Speaker Karen Dick, GNP-BC, who works at Hebrew Senior Life in Boston, provided a much-needed emphasis on the importance of medication reconciliation and review, especially in the older population. Her focus on safe use of selective serotonin receptor inhibitors with the elderly, along with patient anecdotes, was useful in considering the pharmacodynamics and pharmacokinetics of drugs within this population as well as the importance of screening for depression. Speaker Sally K. Miller, FNP-BC, provided some great insight into managing COPD and asthma in a primary care setting.
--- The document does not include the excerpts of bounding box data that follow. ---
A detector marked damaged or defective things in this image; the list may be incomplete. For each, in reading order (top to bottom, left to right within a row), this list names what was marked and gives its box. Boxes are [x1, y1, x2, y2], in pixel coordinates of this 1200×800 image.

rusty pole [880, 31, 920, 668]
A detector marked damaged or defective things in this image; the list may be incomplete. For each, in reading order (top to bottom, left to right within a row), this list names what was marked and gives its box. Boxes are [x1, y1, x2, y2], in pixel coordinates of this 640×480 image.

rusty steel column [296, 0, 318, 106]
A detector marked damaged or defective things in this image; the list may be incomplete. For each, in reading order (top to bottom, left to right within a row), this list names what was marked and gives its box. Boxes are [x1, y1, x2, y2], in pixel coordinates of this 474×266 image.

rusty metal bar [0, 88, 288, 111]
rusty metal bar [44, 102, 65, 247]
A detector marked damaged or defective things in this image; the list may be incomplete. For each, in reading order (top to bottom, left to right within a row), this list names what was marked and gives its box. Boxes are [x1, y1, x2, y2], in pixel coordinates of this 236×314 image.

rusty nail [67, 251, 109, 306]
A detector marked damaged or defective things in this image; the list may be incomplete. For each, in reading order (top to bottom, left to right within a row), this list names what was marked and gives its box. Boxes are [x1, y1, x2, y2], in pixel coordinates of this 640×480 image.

Of particular interest to me, she reviewed the indications for treatment and diagnosis, as well as the usefulness of performing FEV1 and FVC tests in the office, which I learned is underutilized in primary care. However, as with many chronic illnesses, the treatment for these also relies on a good history and assessment of subjective symptoms from the patient.
Throughout the conference I sat next to NPs from various states in varying specialties. Many had been in the nursing industry for decades, but were also interested to hear from me about the environment for new grads in Boston. All were encouraging to me, even despite the perceived stigma of completing a direct entry program without any real nursing experience. By chance I also bumped into an old friend from Washington D.C. who is an NP and one of the many who inspired me to pursue this career.
The conference was a great way to begin my career as I finish up BC’s family NP program. I have gotten a first-hand look at the benefits of continuing education, the huge potential for networking, and above all a better understanding on where leaders in the field go to share their knowledge and research. The speakers had taken different paths but all had education and research in common. This will most certainly be the first of many more NPACE conferences to come.